- Awarded for: quality albums of the merengue and bachata music genre
- Country: United States
- Presented by: The Latin Recording Academy
- First award: 2000
- Currently held by: Eddy Herrera for Novato Apostador (2025)
- Website: latingrammy.com

= Latin Grammy Award for Best Merengue/Bachata Album =

The Latin Grammy Award for Best Merengue/Bachata Album is an honor presented annually at the Latin Grammy Awards, a ceremony that recognizes excellence and creates a wider awareness of cultural diversity and contributions of Latin recording artists in the United States and internationally.

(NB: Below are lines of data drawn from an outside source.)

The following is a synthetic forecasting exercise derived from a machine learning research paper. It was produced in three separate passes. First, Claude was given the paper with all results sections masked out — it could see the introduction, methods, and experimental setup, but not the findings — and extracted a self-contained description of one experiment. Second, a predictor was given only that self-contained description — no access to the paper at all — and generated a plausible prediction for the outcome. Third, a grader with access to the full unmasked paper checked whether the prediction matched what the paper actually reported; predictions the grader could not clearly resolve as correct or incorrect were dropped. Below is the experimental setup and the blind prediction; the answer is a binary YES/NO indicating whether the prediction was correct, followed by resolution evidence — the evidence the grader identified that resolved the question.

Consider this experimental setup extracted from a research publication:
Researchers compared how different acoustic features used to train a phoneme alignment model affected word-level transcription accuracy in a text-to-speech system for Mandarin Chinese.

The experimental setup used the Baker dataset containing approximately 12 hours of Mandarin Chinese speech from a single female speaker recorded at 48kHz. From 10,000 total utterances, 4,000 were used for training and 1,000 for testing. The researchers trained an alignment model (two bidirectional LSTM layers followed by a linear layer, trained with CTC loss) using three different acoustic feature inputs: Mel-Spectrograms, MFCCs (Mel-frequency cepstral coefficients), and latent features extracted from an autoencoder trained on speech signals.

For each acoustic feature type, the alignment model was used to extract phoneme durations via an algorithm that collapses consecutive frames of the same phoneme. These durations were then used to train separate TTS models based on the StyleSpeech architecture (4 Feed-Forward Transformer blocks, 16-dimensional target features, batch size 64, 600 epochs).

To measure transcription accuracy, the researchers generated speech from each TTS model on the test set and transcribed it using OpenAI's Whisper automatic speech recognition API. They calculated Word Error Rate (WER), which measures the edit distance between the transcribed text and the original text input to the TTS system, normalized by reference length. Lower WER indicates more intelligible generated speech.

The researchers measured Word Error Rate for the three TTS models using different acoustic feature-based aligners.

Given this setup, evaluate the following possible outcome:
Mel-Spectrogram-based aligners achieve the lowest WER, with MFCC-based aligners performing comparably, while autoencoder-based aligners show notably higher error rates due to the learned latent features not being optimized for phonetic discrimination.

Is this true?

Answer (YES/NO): YES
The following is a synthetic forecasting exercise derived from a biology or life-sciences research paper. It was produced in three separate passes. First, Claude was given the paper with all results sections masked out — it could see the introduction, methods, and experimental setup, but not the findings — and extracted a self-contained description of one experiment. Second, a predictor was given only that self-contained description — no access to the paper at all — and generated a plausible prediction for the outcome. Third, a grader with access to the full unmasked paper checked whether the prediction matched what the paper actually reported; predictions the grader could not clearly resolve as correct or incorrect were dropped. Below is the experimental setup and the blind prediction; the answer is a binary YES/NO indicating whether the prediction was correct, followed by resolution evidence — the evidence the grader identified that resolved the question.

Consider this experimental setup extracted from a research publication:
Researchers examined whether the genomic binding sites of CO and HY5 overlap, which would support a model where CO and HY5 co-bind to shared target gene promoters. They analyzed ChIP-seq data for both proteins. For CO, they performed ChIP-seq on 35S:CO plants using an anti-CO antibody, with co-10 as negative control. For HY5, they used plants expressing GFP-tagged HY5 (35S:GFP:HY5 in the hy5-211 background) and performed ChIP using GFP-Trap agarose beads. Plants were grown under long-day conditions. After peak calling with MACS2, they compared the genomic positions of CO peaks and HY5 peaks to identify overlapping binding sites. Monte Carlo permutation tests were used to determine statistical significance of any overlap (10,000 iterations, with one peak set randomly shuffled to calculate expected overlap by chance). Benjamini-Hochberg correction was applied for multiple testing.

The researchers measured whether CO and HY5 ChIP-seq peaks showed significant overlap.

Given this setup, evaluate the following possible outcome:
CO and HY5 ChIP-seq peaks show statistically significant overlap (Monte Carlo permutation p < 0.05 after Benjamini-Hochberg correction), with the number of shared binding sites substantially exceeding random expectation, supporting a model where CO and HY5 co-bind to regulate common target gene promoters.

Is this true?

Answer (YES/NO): YES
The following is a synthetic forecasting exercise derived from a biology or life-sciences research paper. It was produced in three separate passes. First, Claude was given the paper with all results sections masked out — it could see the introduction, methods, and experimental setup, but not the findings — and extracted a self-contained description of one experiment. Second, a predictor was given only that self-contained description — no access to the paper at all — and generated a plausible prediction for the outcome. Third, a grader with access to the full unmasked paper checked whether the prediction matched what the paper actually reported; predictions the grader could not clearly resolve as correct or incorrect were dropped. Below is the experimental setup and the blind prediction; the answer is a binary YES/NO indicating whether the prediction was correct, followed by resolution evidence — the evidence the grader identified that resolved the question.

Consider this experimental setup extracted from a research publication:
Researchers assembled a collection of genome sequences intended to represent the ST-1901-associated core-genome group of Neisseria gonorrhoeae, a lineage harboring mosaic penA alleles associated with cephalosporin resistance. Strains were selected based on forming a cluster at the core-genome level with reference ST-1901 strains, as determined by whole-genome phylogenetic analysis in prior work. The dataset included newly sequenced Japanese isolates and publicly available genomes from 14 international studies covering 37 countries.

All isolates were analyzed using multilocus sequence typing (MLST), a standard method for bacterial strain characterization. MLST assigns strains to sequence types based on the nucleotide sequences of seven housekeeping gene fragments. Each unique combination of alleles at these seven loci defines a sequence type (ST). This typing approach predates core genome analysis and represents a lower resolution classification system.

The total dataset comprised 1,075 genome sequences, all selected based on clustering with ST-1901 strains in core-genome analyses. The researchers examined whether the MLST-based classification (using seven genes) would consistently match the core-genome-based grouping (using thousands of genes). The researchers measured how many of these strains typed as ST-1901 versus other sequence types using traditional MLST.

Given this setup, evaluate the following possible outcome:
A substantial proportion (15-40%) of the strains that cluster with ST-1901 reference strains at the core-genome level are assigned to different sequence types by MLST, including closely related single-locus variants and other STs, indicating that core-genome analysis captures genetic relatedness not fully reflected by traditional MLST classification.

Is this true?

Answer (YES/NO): NO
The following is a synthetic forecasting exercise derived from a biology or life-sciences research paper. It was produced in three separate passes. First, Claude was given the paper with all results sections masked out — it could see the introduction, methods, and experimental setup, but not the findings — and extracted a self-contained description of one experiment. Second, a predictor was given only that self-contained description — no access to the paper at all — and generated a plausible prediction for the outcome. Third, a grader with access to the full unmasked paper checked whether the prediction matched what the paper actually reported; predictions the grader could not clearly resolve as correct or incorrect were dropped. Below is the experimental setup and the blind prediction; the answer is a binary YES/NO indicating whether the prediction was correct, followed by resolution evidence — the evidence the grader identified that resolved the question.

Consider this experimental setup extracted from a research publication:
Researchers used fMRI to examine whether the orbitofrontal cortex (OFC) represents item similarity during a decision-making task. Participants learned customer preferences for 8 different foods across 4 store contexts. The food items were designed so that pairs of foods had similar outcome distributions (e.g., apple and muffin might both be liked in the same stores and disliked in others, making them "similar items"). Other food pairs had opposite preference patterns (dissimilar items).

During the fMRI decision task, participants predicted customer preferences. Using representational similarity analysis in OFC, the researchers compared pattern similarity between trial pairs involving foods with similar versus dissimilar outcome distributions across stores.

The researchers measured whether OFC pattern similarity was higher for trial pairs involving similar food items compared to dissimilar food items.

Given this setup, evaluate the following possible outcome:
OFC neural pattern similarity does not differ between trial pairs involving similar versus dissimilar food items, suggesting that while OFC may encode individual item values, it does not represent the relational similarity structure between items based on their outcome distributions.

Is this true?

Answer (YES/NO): YES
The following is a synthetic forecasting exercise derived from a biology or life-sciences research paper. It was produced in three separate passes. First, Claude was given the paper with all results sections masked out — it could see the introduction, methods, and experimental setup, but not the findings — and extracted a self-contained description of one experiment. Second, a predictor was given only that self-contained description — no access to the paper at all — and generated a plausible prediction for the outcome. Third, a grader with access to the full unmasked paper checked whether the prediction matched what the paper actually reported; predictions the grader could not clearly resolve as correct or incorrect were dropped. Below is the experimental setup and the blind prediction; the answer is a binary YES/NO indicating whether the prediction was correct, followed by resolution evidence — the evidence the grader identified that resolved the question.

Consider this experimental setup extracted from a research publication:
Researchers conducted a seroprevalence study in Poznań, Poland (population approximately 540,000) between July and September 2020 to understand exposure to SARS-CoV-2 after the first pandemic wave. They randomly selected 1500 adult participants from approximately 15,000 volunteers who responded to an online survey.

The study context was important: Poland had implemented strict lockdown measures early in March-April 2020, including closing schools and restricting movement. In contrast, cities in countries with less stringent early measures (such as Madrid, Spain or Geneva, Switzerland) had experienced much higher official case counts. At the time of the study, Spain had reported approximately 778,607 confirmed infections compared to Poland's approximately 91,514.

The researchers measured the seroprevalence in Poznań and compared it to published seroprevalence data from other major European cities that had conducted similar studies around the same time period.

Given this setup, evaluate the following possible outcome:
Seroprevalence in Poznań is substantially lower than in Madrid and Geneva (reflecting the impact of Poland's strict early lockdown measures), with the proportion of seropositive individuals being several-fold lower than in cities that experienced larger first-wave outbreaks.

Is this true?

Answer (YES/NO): YES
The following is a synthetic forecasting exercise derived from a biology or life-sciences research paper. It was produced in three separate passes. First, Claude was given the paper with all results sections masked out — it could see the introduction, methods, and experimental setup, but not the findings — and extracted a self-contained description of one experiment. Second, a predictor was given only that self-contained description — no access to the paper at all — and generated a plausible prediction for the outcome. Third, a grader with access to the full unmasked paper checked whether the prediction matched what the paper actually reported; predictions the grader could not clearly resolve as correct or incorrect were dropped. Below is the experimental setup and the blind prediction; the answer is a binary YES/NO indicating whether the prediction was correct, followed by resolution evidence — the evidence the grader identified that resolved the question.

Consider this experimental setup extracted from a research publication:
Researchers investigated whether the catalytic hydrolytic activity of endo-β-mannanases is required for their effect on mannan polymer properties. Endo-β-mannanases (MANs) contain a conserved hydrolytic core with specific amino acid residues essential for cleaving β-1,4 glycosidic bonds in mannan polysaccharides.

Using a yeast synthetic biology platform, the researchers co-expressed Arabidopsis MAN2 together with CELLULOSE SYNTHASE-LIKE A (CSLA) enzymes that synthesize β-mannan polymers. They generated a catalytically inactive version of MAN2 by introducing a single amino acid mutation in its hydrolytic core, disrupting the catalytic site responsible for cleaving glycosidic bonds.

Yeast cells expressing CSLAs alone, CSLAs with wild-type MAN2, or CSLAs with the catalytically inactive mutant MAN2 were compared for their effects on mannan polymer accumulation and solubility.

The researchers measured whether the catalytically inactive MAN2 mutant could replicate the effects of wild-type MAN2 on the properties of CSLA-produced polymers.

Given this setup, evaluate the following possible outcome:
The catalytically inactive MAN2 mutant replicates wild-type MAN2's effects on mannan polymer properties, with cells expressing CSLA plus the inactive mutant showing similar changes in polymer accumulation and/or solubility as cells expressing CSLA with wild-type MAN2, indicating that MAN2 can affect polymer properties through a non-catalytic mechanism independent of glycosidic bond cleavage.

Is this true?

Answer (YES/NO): NO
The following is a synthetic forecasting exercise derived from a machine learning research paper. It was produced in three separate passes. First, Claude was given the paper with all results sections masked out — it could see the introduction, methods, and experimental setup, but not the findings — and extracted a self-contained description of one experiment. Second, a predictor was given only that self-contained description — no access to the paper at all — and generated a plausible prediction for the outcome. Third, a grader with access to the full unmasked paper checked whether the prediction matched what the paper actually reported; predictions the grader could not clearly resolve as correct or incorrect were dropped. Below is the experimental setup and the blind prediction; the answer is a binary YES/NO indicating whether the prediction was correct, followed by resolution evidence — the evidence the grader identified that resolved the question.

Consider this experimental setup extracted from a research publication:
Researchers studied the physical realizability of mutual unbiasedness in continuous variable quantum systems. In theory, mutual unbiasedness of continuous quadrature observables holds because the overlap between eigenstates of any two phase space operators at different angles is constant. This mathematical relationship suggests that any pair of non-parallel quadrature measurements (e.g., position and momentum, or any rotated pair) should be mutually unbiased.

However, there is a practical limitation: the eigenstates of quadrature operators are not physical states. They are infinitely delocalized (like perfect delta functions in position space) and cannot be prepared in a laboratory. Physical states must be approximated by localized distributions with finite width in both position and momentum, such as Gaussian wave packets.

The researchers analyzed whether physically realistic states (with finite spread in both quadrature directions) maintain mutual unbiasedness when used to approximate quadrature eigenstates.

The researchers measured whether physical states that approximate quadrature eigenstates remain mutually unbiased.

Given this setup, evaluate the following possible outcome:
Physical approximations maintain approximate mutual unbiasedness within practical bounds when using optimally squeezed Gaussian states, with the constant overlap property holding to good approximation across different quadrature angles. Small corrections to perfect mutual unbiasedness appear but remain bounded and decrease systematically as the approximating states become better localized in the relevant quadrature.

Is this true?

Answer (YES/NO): NO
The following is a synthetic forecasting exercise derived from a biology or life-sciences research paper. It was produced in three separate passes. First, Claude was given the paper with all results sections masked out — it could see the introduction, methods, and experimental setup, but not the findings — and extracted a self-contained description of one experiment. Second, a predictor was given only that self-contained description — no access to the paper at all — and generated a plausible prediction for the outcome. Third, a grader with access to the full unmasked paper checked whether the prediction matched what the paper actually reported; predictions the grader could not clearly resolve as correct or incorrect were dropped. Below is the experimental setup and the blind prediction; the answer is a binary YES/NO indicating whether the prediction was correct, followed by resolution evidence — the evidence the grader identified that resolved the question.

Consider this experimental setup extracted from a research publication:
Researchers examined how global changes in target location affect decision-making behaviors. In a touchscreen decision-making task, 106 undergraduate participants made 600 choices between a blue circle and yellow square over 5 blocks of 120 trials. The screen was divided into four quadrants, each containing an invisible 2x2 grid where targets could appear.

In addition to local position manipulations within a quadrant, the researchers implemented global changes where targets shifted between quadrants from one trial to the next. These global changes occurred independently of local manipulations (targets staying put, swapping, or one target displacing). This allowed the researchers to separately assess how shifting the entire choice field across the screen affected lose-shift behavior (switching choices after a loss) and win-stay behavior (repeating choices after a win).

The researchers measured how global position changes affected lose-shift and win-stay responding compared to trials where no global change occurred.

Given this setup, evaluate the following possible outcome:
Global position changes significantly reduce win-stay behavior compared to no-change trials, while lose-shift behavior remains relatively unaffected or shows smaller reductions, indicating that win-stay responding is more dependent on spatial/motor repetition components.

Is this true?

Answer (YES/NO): NO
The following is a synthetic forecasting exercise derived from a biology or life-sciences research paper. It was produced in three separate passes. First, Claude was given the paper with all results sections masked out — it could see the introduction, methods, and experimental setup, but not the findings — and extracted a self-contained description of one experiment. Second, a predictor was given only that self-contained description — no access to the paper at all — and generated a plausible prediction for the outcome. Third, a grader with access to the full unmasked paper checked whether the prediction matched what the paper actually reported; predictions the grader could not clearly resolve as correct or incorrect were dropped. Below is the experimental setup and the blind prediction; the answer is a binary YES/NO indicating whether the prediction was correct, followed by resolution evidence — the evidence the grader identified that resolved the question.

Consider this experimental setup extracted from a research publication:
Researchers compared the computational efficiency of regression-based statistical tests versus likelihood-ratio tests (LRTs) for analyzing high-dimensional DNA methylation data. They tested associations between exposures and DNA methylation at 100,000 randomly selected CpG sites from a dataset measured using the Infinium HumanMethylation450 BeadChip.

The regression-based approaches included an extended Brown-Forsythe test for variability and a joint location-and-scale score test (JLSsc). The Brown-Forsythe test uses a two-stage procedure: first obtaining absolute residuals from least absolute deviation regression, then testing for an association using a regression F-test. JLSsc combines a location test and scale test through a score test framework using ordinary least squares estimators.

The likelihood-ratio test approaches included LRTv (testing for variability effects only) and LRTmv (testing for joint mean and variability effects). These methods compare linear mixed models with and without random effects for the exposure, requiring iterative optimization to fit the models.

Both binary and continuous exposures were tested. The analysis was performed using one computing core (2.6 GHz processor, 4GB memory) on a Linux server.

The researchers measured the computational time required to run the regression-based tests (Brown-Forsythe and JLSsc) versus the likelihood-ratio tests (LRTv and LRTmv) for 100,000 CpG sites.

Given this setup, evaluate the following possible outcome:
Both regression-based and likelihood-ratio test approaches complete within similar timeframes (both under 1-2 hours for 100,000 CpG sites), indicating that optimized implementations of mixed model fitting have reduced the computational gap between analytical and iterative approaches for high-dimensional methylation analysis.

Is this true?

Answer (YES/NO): NO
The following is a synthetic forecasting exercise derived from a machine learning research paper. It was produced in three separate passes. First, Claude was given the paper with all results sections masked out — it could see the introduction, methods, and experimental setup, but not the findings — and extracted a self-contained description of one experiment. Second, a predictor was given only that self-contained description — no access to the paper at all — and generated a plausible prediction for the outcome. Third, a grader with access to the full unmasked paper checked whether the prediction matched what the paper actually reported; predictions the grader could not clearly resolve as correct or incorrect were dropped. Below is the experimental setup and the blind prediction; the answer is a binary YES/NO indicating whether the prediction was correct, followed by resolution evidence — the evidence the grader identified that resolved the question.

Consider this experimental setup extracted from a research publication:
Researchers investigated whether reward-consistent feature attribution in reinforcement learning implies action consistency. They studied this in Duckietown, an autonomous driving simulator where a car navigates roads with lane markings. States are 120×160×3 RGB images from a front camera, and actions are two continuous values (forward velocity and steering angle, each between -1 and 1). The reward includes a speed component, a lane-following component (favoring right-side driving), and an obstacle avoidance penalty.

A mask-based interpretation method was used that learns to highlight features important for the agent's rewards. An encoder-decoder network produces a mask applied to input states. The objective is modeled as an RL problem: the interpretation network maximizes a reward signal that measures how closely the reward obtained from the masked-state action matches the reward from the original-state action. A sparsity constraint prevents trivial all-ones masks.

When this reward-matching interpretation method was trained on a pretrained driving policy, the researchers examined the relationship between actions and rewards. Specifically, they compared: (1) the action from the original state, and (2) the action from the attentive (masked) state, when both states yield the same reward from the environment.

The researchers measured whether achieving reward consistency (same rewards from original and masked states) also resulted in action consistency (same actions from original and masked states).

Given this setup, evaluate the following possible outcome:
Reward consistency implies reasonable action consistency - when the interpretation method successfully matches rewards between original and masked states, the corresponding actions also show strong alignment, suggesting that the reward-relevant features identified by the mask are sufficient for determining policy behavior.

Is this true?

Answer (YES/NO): NO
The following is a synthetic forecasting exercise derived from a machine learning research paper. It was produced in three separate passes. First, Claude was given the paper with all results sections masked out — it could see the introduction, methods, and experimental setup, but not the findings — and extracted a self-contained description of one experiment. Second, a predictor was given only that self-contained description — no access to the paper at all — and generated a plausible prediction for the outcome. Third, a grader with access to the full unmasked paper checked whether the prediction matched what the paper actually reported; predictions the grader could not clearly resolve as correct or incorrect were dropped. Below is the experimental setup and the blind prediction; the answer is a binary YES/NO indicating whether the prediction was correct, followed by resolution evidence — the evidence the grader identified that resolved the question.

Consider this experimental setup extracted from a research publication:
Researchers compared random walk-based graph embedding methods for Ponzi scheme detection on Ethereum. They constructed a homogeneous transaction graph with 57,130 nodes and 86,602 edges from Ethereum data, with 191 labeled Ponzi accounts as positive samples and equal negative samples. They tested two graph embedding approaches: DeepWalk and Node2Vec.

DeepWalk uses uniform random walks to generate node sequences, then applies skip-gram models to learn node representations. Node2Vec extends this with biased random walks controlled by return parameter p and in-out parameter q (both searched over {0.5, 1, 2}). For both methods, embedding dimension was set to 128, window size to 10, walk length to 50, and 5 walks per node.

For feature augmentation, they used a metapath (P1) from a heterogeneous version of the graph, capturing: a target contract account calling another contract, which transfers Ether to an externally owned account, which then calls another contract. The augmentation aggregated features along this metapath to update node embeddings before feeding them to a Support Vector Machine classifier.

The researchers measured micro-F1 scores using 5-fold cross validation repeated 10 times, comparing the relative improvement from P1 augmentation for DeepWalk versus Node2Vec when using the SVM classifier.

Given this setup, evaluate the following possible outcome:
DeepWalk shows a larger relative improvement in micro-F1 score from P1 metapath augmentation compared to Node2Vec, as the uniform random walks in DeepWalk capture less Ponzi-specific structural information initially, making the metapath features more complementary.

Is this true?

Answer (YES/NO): NO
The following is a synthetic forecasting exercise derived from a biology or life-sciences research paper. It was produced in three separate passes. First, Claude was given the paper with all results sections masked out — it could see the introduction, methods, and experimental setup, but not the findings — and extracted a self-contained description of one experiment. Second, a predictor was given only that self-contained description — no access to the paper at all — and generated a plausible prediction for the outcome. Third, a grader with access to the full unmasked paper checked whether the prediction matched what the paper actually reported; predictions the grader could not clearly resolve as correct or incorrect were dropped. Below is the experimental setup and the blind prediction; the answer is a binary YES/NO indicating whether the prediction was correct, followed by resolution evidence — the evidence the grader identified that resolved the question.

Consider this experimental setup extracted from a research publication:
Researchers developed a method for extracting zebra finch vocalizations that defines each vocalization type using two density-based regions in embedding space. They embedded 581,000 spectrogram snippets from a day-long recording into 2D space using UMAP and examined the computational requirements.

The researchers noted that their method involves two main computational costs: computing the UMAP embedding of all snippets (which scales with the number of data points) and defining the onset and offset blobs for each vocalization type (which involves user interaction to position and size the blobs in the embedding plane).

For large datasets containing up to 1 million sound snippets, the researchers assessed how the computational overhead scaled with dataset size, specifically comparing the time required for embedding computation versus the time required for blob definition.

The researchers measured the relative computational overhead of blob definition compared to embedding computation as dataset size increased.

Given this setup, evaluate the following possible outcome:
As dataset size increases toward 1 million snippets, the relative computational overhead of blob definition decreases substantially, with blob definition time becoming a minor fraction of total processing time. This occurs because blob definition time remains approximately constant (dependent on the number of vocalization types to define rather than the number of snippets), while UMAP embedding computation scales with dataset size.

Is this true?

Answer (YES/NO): YES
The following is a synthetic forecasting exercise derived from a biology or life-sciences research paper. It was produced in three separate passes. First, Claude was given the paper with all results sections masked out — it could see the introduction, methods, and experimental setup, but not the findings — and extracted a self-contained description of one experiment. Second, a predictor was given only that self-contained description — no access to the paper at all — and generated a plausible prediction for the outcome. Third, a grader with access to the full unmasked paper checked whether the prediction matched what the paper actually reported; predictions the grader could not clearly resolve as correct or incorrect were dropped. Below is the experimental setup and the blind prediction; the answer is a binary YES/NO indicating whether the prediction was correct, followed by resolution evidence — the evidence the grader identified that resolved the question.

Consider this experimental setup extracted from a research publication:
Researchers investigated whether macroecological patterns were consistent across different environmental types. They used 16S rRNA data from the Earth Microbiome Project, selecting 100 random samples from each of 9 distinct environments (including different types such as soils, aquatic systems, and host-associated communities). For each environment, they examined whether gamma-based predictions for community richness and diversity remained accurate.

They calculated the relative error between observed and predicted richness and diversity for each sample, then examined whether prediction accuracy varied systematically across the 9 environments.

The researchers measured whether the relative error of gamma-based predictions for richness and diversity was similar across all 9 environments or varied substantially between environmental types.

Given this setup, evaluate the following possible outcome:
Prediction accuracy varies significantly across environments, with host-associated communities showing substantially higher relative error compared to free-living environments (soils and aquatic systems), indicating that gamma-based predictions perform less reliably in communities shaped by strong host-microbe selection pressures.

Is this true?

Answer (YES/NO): NO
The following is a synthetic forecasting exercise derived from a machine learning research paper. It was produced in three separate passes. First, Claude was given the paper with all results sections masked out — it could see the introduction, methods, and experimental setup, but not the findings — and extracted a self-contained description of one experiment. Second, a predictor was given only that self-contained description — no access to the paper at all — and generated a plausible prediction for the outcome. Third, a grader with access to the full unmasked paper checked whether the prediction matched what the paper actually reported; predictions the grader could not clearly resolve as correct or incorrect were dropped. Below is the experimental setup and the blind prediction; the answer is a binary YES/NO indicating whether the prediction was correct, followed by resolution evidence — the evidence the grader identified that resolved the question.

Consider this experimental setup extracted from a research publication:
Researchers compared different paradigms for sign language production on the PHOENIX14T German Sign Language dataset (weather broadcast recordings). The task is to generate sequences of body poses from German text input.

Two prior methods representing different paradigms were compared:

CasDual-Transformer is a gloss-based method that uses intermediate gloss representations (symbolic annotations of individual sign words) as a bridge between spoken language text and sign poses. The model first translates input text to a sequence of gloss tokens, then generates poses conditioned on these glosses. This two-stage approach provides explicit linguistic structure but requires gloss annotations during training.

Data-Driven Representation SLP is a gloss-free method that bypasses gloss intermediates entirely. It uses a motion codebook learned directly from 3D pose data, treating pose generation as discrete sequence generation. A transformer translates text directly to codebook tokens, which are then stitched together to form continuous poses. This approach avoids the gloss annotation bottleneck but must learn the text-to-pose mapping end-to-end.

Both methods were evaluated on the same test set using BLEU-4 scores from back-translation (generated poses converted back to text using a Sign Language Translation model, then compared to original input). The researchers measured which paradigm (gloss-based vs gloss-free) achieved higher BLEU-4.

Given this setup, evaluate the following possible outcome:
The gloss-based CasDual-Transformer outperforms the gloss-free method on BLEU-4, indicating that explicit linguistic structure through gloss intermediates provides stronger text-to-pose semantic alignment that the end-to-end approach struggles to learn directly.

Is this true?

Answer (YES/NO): NO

The category is awarded for "vocal or instrumental Merengue and/or Bachata albums containing at least 51% playing time of newly recorded material". The award was originally presented as Best Merengue Album and established in 2000 before it was discontinued in 2007. The award was brought back with its current name in 2020 with the winner being a tie between Ahora by Eddy Herrera and Larimar by Daniel Santacruz.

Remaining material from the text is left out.